- [EXTRACT]
---+---

Show HN: Top PDFs Posted to Hacker News in 2018

burtonator · on Jan 9, 2019

Hey guys. This listed is computed via the data we have at Datastreamer (http://www.datastreamer.io/) ... we basically index the web and have a petabyte search engine that we license for people very serious about open data.

I realized that we had Hacker News for every day and wanted to compute the top PDFs for my own usage so I wanted to share with you guys.

My side project, Polar (https://getpolarized.io/) is used for managing PDF and other reading so you might want to check that out too. It's basically a tool for researcher, students, or anyone passionate about long term education and use read a great deal of technical and research material.

PDFs are supported but we also support offline caching of web page content. We also support Anki sync so you can create flashcards and sync them with Anki so that you never forget what you've read.

EDIT. Awesome! This landed on the home page in less than 15 minutes and is now #2.. Super excited you guys found this helpful. Great to contribute back to such an awesome community!

temny · on Jan 9, 2019

One more broken link: #37 Self-Awareness for Introverts [pdf]

Correct link seems to be http://cliffc.org/blog/wp-content/uploads/2018/05/2018_AWarO...

qwerty456127 · on Jan 9, 2019

And this is one of the papers I feel the most interested in.

---+---

- [SET TASK 1]
Show each line of the records that contains the word "pink", matching case exactly.

(Dataset rows)

---+---

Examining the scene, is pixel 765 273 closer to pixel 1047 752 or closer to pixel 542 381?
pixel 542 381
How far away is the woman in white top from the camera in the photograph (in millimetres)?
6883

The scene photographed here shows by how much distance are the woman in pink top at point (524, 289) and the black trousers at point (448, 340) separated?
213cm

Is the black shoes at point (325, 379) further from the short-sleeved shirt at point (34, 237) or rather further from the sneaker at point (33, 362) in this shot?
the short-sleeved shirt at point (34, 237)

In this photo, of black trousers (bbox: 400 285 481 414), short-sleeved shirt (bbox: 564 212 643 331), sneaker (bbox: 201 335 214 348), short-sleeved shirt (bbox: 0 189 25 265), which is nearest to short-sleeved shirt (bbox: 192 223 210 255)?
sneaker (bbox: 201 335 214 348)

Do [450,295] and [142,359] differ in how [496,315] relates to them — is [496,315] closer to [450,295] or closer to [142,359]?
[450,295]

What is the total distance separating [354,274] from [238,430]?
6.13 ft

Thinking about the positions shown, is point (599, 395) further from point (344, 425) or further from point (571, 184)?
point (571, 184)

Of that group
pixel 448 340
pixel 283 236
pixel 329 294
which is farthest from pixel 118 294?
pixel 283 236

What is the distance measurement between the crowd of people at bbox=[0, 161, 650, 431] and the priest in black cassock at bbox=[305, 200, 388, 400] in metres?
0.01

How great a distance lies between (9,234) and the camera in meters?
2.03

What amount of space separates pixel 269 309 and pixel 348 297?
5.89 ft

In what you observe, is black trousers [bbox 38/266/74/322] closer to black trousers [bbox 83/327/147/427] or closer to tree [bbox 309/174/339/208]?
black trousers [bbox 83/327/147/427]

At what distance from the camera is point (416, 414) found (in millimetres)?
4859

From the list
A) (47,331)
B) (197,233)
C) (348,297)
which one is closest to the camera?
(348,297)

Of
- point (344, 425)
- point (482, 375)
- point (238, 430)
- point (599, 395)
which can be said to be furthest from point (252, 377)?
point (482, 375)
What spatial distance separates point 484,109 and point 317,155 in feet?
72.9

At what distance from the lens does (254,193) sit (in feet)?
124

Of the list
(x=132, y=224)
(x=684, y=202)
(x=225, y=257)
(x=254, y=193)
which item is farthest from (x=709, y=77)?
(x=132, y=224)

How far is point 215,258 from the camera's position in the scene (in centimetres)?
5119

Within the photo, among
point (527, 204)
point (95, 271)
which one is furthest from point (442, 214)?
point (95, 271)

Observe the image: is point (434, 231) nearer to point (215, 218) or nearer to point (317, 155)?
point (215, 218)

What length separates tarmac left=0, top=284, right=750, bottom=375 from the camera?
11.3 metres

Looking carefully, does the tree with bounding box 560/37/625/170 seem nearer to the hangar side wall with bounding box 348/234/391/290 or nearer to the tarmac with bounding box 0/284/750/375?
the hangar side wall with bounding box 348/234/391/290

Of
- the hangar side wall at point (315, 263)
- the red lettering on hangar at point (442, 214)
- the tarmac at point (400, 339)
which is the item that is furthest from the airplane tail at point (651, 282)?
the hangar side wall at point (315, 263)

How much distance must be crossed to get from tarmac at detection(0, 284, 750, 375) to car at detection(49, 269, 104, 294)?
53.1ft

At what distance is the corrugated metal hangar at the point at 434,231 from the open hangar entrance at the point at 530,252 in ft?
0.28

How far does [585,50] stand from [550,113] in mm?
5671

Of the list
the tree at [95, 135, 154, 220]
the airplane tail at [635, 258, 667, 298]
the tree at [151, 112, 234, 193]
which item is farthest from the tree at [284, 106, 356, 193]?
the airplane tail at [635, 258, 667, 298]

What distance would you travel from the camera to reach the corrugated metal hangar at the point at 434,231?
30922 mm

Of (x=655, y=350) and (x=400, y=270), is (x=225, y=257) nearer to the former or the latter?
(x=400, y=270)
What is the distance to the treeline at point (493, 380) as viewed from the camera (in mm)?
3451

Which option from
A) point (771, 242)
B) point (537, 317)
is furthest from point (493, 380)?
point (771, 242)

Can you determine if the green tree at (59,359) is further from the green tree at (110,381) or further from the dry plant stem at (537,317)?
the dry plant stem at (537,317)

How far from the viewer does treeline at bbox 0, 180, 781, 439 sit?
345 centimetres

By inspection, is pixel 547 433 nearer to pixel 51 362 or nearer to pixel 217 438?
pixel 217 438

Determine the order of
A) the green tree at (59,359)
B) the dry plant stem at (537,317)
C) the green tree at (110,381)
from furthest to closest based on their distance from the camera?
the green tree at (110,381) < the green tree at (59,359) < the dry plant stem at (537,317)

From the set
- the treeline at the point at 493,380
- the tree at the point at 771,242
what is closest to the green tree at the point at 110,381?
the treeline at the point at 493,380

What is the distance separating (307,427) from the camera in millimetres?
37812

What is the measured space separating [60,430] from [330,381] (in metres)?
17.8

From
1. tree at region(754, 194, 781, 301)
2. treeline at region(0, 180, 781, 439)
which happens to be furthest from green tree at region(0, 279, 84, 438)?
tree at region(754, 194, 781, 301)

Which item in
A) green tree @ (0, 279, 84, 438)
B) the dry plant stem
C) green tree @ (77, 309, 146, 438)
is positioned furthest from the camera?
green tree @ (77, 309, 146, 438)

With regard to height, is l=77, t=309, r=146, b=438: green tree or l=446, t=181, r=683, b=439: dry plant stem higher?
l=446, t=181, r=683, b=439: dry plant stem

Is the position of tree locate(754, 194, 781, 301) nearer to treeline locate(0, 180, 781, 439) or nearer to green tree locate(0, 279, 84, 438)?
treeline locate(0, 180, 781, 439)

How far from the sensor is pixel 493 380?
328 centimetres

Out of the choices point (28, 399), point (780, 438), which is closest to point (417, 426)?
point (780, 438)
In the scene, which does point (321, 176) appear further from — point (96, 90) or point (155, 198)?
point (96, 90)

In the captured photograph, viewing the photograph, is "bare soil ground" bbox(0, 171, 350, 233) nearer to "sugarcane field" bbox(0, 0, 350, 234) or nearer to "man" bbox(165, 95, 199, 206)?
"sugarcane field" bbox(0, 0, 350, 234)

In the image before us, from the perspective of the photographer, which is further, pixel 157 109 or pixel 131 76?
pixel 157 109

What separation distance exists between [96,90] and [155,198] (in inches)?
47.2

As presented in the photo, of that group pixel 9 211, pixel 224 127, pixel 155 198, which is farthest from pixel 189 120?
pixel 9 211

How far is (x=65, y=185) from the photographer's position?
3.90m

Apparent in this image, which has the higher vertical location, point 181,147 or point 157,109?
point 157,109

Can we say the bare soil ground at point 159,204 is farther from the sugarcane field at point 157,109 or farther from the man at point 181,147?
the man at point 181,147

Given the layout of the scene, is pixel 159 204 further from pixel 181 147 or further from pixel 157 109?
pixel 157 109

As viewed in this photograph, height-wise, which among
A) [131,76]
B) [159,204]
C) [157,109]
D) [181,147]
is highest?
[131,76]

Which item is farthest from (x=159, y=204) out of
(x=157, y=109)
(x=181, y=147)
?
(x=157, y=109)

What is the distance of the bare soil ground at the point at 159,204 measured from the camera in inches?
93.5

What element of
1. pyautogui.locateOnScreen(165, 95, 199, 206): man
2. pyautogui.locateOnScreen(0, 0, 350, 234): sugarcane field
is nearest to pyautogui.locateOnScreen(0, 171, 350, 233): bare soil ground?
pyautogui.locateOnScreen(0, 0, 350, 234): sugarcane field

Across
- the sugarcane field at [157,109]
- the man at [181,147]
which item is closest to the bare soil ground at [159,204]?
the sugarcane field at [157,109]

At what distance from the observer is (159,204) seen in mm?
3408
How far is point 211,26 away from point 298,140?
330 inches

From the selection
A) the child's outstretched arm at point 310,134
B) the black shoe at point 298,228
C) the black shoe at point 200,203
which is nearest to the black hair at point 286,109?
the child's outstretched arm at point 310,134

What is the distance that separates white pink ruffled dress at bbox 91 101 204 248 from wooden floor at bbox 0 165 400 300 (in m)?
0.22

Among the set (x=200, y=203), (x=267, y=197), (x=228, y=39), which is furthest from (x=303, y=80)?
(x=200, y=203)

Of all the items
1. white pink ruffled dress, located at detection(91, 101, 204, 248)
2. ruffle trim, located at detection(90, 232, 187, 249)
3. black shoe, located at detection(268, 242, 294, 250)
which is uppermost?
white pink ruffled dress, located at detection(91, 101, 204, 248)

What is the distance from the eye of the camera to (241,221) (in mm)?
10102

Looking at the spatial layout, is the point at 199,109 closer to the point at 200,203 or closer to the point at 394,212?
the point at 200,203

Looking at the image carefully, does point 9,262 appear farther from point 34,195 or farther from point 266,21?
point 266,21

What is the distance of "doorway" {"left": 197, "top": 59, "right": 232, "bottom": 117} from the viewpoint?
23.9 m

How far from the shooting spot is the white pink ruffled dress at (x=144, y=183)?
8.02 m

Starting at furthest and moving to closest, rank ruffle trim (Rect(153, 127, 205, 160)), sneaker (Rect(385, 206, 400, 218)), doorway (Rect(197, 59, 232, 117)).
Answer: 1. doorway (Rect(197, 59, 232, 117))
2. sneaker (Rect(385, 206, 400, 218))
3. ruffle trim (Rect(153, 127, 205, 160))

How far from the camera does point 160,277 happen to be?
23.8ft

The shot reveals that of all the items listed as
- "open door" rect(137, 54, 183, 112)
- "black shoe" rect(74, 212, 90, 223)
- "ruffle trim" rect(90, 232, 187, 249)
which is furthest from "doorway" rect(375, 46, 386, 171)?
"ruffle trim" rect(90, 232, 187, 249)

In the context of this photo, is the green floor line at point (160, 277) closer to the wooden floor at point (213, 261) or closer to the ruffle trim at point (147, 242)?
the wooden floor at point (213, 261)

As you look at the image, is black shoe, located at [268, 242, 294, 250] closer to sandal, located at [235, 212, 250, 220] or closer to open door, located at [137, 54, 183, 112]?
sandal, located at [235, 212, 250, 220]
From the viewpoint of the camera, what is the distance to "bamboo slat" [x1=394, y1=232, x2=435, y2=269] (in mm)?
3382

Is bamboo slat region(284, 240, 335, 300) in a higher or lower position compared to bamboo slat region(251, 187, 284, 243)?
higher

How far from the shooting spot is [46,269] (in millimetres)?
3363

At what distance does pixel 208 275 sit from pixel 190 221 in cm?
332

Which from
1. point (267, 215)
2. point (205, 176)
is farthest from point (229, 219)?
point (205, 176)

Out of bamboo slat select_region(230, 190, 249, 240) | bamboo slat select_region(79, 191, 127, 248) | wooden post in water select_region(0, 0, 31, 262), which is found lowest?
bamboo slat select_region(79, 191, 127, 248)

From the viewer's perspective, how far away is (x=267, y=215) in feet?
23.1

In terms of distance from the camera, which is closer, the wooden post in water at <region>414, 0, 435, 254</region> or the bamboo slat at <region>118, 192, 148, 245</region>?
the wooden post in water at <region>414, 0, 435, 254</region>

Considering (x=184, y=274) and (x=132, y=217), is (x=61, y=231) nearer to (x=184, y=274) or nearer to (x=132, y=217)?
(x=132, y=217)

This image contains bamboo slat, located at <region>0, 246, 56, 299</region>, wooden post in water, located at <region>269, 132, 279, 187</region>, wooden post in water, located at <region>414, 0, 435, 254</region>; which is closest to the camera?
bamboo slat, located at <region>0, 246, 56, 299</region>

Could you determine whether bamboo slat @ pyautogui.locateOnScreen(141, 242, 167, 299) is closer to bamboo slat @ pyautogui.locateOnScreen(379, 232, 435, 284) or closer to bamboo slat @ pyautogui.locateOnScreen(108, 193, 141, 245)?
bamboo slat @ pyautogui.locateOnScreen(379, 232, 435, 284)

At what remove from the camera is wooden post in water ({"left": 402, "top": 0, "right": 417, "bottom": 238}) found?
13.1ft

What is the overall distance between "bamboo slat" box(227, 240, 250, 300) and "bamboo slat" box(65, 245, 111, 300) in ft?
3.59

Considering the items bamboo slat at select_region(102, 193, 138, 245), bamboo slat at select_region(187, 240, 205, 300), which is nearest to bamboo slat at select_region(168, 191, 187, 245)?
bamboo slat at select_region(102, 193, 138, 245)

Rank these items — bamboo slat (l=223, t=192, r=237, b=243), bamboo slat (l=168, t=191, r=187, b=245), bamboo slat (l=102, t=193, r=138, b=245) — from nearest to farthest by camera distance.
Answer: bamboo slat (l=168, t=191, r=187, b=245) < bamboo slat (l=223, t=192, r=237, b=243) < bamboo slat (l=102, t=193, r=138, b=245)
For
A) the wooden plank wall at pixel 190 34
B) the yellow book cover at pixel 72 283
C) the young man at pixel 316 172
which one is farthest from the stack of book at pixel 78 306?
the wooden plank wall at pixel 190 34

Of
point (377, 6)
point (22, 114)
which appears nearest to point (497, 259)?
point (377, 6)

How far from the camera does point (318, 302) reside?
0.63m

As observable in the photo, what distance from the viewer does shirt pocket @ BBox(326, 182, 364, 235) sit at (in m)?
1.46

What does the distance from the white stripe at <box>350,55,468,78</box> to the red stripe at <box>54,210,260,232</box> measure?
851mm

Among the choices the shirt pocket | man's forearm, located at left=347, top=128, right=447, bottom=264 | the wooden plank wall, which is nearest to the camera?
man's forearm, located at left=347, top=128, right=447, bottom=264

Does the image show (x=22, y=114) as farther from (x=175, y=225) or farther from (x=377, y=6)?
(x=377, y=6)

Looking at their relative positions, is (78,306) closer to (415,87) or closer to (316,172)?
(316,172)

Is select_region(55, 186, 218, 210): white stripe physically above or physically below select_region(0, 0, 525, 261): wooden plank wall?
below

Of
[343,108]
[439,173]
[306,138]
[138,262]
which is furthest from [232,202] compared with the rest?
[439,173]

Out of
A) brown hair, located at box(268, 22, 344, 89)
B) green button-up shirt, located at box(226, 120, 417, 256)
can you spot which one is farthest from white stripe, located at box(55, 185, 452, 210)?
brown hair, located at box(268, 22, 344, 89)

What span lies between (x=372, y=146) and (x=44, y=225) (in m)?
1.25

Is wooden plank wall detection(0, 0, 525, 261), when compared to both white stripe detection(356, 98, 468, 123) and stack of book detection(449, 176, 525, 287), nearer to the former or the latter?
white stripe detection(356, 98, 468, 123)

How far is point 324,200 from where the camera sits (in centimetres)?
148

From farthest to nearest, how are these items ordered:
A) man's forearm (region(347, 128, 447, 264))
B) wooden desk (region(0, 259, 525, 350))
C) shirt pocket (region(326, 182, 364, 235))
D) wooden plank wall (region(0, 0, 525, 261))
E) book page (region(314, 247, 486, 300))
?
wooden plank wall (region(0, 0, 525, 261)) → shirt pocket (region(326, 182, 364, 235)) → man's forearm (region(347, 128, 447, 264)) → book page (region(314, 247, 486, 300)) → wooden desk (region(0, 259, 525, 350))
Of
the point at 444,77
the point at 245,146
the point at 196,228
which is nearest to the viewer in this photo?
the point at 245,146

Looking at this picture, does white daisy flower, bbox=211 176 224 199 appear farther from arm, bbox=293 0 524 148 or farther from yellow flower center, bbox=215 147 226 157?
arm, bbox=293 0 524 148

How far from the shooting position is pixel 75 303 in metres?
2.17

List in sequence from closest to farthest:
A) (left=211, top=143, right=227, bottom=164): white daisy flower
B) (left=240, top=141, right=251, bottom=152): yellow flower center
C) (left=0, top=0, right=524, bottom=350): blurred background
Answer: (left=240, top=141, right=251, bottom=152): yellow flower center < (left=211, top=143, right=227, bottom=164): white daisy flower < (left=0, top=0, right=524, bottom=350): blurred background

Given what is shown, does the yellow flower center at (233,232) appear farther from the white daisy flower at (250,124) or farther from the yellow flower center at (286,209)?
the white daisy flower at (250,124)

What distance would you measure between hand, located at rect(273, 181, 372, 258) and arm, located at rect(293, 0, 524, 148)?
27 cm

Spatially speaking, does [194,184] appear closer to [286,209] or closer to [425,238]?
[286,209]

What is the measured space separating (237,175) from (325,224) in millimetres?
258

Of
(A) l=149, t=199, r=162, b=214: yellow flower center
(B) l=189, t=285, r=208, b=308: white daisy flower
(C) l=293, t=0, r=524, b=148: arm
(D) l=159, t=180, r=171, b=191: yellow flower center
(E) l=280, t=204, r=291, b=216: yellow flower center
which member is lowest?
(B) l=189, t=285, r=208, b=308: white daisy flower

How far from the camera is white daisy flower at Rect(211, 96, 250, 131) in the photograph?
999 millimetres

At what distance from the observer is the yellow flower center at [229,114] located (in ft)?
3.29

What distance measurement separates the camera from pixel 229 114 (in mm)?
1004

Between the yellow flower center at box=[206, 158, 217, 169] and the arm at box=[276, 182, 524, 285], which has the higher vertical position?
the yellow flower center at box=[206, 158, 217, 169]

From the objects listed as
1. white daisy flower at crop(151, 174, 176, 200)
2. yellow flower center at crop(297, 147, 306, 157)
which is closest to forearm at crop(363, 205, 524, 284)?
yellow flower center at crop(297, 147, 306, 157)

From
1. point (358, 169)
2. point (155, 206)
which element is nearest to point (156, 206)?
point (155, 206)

---+---

- [SET TASK 2]
Duplicate everything in the Hacker News thread from "PDFs are supported" down to "most interested in.".

- [RESULT 1]
The scene photographed here shows by how much distance are the woman in pink top at point (524, 289) and the black trousers at point (448, 340) separated?
What is the distance that separates white pink ruffled dress at bbox 91 101 204 248 from wooden floor at bbox 0 165 400 300 (in m)?
1. white pink ruffled dress, located at detection(91, 101, 204, 248)
white pink ruffled dress, located at detection(91, 101, 204, 248)
How far from the shooting spot is the white pink ruffled dress at (x=144, y=183)?

- [RESULT 2]
PDFs are supported but we also support offline caching of web page content. We also support Anki sync so you can create flashcards and sync them with Anki so that you never forget what you've read.

EDIT. Awesome! This landed on the home page in less than 15 minutes and is now #2.. Super excited you guys found this helpful. Great to contribute back to such an awesome community!

temny · on Jan 9, 2019

One more broken link: #37 Self-Awareness for Introverts [pdf]

Correct link seems to be http://cliffc.org/blog/wp-content/uploads/2018/05/2018_AWarO...

qwerty456127 · on Jan 9, 2019

And this is one of the papers I feel the most interested in.